For students who plan to be in-person, however, the University must reconsider its unofficially announced planned campus transportation, especially the bus routes connecting Central and North Campus. Continuing pandemic bus routes on North Campus means using satellite bus routes to travel, such as the Bursley-Baits Loop which is largely unused by students due to its inconvenience. Thus, requiring residents of the sprawling North Campus to board the Campus Connector at the single stop of Pierpont Commons (which they must walk a considerable distance to, especially in the winter) leaves students without necessary transportation. With thousands of North Campus residents potentially crowding at the single bus stop in order to get to classes on Central Campus, questions of timeliness for classes, accessibility and social distancing requirements at the bus stop arise. Frankly, expecting students to make the trek alone at night up the icy hills on North Campus shows disregard for student safety.

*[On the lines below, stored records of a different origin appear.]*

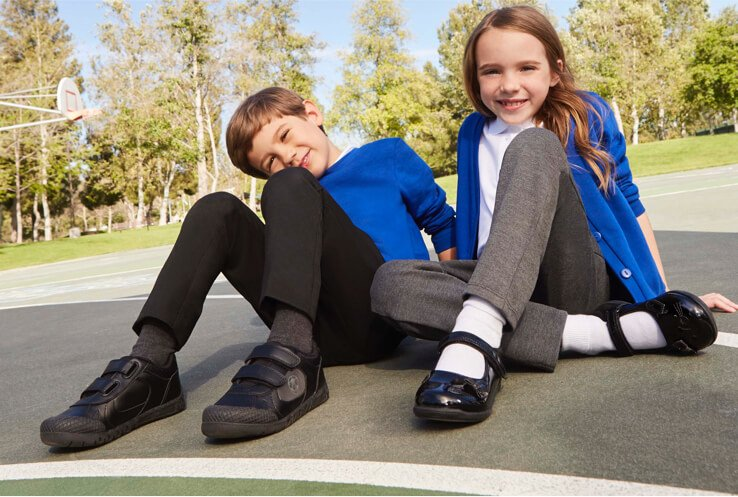 Two children in blue school jumpers and cardigans with grey school trousers and black school shoes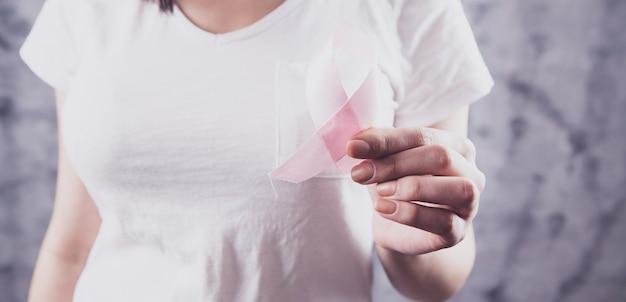 Девушка держит красную ленту знак рака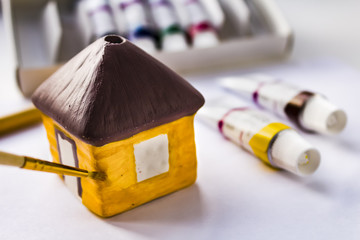 To paint ceramic house with acrylic paints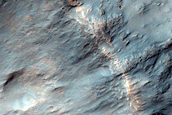 Spectrally Distinct Crater Ejecta in Tyrrhena Terra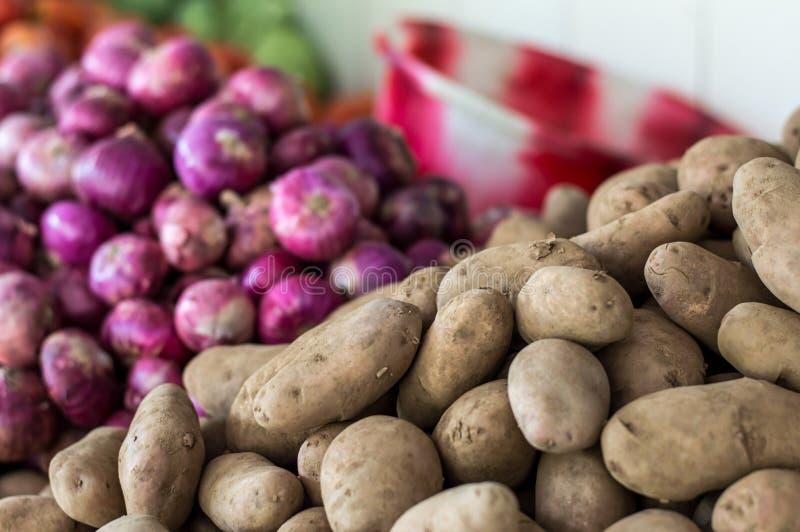 Stapel van aardappels en uien stock fotografie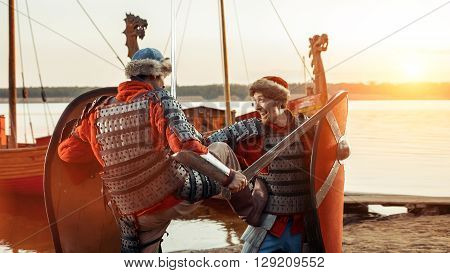 Battle Of Two Medieval Knights With Swords And Shields. Warship On The Background.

Thousands of students live on North Campus, including many freshmen; while unaware of the bus system, these students will have to take the bus to Central Campus, where many, if not all, of their classes are held. When classes were remote, the University provided satellite bus lines that went to different parts of North Campus — for a semester that is in-person, the lack of mandatory transportation to different parts of campus will inevitably create extreme traffic at Pierpont Commons, as well as a variety of other issues that affect student life. For the University to take away students’ only method of transportation to necessary classes, events and other tasks will severely alter North Campus for the worse. If the University plans to be in-person, it cannot leave students on North Campus out. We hope to see this reflected in their finalized transit plans.

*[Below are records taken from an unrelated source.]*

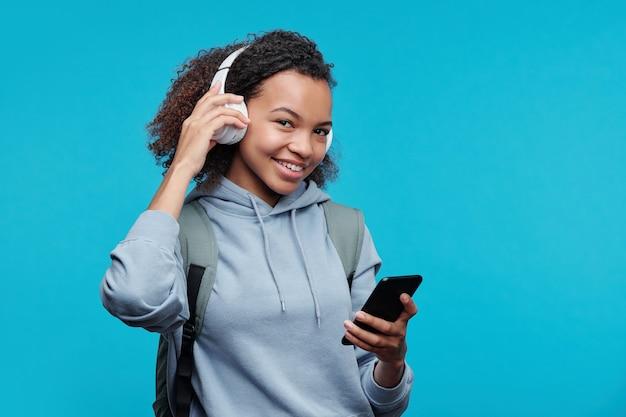 Портрет улыбающейся привлекательной черной девушки с афро-прической, синхронизирующей беспроводные наушники со смартфоном во время прослушивания музыки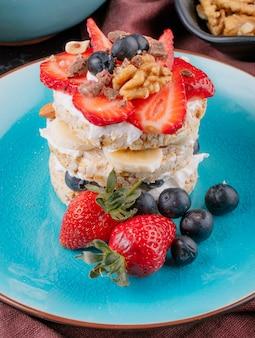 Vista lateral de sabroso pan crujiente con arándanos maduros, fresas y nueces con crema agria en un plato de cerámica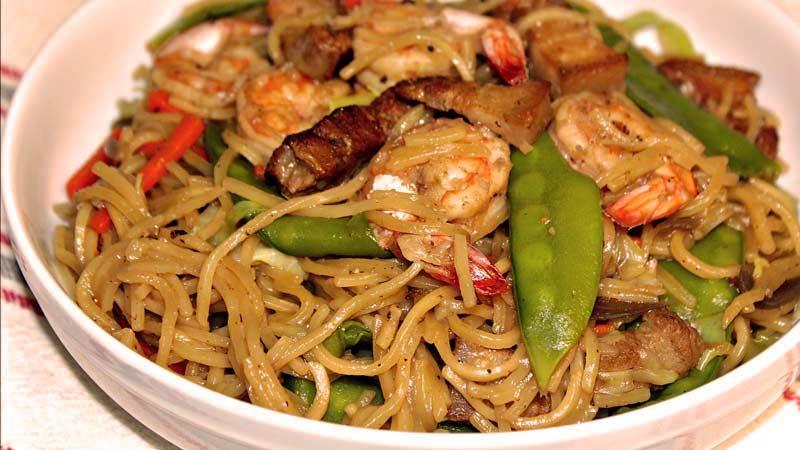 comida asiática, fideos con gambas, carne y zanahoria en un bol blanco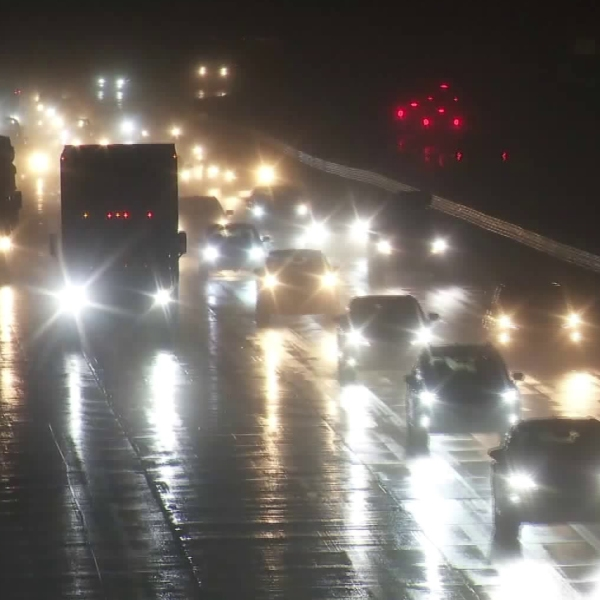 Slippery conditions are seen on the 5 Freeway through the Grapevine amid heavy snowfall on Dec. 25, 2019. (Credit: KTLA)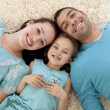 High angle of parents and daughter on floor with heads together — Stock Photo #10298486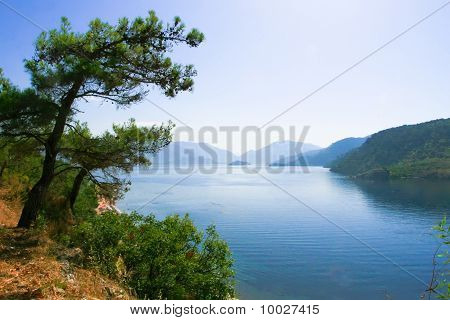 View of the bay. Icmeler. Beach, the mountains and the blue bay. Turkey
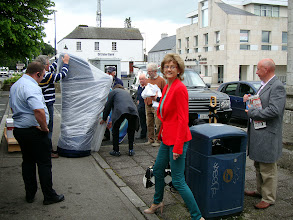 Photo: In Blessington Square preparing Harry's harp for transit. Margaret Kennedy the lovely lady in red really brightens up this picture.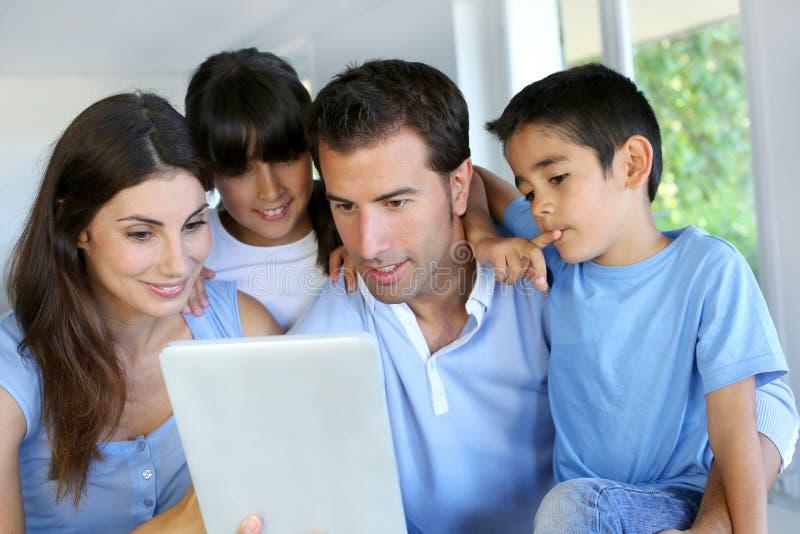 Padres con los niños que usan la tableta fotografía de archivo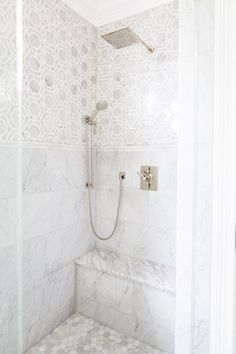 The large scale of the mosaic tile creates the illusion of a space, while a tall wainscot in the shower gives the room balance and proportion. Clayman used a curbless shower for its clean lines and modern aesthetic   archdigest.com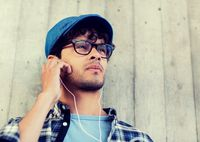 man with earphones listening to music on street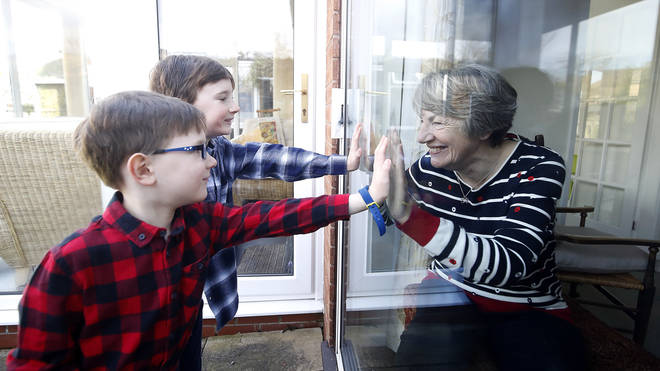 Ben and Isaac talk to their grandmother Sue through a window as she self-isolates at her home
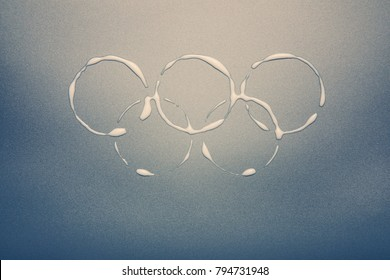 South Korea -February 9, 2018: Winter Olympic Games symbol rings on the metalic silver background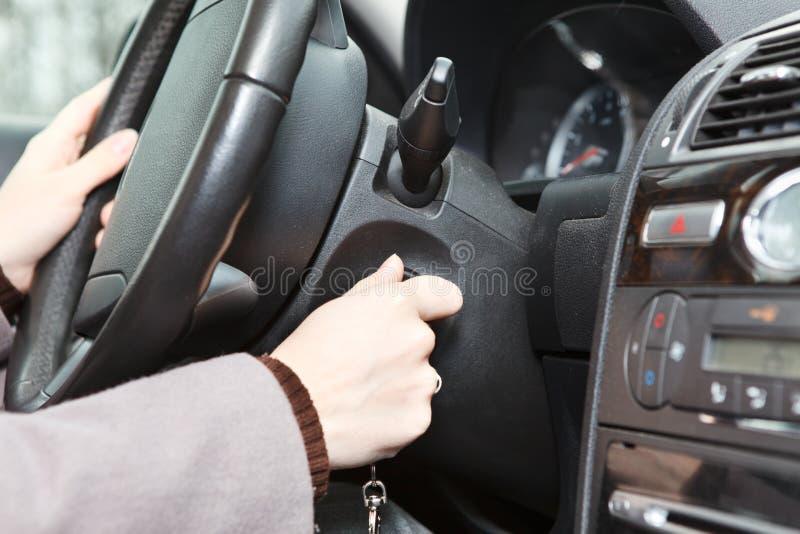 Vrouwelijke hand die een motor van een auto begint stock foto's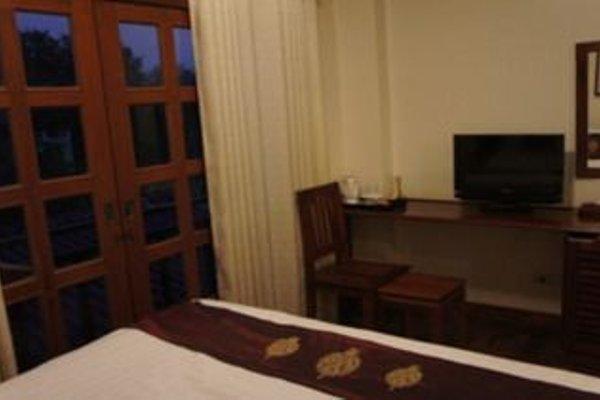 Manorom Boutique Hotel - 4
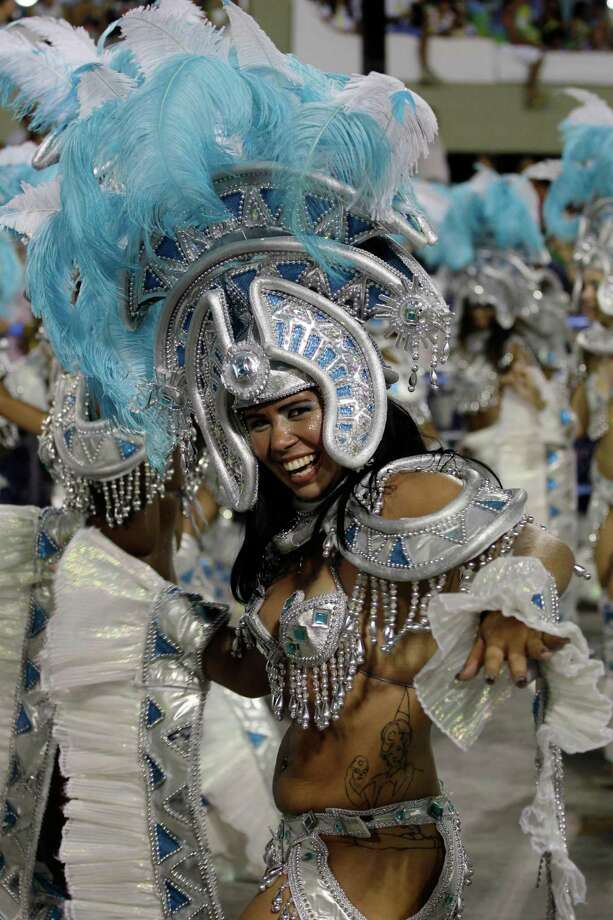 Performers from the Uniao da Ilha do Governador samba school parade during carnival celebrations at the Sambadrome in Rio de Janeiro, Brazil, Monday, Feb. 11, 2013. Photo: AP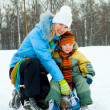 Stock Photo: Mother and son ice skating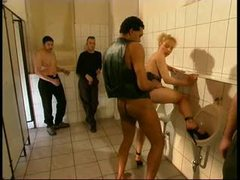 Fucked in bathroom as guys watch videos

Ultimately, while things are looking optimistic for this coming semester in comparison to last year, that optimism should be tempered with caution and realism. The pandemic isn’t over yet and current data on the disease are illustrating that vaccination and masks are still abundantly necessary. We appreciate the University’s updated COVID-19 policies, but also remind them that they are still earning back the student body’s trust after their failures last year. And on the student experience front, the unofficial bus plans don’t provide a promising outlook. As for students: Get vaccinated and report it before the fall, stock up on masks and be willing to test the water no matter how tempting it may be to dive straight in.